Can you rename "instance_id" to "object_id" throughout all the items below and repeat their lines with everything else unchanged?

* Start Data rows *

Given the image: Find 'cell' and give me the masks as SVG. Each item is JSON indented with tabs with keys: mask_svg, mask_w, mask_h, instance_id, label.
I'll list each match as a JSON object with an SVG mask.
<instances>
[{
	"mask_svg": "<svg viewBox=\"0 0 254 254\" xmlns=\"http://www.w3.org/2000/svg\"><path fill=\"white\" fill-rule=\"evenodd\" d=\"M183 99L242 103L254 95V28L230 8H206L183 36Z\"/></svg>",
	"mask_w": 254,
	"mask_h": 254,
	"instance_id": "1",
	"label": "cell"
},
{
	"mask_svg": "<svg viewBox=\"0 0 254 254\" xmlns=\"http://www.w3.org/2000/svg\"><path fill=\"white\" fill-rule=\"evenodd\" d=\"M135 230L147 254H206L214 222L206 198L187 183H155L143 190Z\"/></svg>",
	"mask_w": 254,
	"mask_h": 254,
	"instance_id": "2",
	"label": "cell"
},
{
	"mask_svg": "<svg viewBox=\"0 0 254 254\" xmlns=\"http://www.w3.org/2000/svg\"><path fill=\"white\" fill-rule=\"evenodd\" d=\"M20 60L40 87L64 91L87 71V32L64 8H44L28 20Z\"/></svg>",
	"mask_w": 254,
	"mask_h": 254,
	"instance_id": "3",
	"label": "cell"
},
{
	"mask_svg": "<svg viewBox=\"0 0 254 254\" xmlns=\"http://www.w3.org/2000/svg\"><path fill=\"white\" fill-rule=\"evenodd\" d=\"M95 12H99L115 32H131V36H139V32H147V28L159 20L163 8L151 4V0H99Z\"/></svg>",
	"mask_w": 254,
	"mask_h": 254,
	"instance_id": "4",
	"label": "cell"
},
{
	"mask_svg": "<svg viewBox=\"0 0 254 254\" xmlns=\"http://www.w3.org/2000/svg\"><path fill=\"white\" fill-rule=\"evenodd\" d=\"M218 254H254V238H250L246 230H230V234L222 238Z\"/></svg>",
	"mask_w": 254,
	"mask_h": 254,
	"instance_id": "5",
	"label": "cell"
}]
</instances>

* End Data rows *

- **Solution**:
Given the image: Find 'cell' and give me the masks as SVG. Each item is JSON indented with tabs with keys: mask_svg, mask_w, mask_h, object_id, label.
I'll list each match as a JSON object with an SVG mask.
<instances>
[{
	"mask_svg": "<svg viewBox=\"0 0 254 254\" xmlns=\"http://www.w3.org/2000/svg\"><path fill=\"white\" fill-rule=\"evenodd\" d=\"M183 99L242 103L254 95V28L230 8H206L183 36Z\"/></svg>",
	"mask_w": 254,
	"mask_h": 254,
	"object_id": "1",
	"label": "cell"
},
{
	"mask_svg": "<svg viewBox=\"0 0 254 254\" xmlns=\"http://www.w3.org/2000/svg\"><path fill=\"white\" fill-rule=\"evenodd\" d=\"M135 230L147 254H206L214 222L206 198L187 183H155L143 190Z\"/></svg>",
	"mask_w": 254,
	"mask_h": 254,
	"object_id": "2",
	"label": "cell"
},
{
	"mask_svg": "<svg viewBox=\"0 0 254 254\" xmlns=\"http://www.w3.org/2000/svg\"><path fill=\"white\" fill-rule=\"evenodd\" d=\"M20 60L40 87L64 91L87 71V32L64 8H44L28 20Z\"/></svg>",
	"mask_w": 254,
	"mask_h": 254,
	"object_id": "3",
	"label": "cell"
},
{
	"mask_svg": "<svg viewBox=\"0 0 254 254\" xmlns=\"http://www.w3.org/2000/svg\"><path fill=\"white\" fill-rule=\"evenodd\" d=\"M95 12H99L115 32H131V36H139V32H147V28L159 20L163 8L151 4V0H99Z\"/></svg>",
	"mask_w": 254,
	"mask_h": 254,
	"object_id": "4",
	"label": "cell"
},
{
	"mask_svg": "<svg viewBox=\"0 0 254 254\" xmlns=\"http://www.w3.org/2000/svg\"><path fill=\"white\" fill-rule=\"evenodd\" d=\"M218 254H254V238H250L246 230H230V234L222 238Z\"/></svg>",
	"mask_w": 254,
	"mask_h": 254,
	"object_id": "5",
	"label": "cell"
}]
</instances>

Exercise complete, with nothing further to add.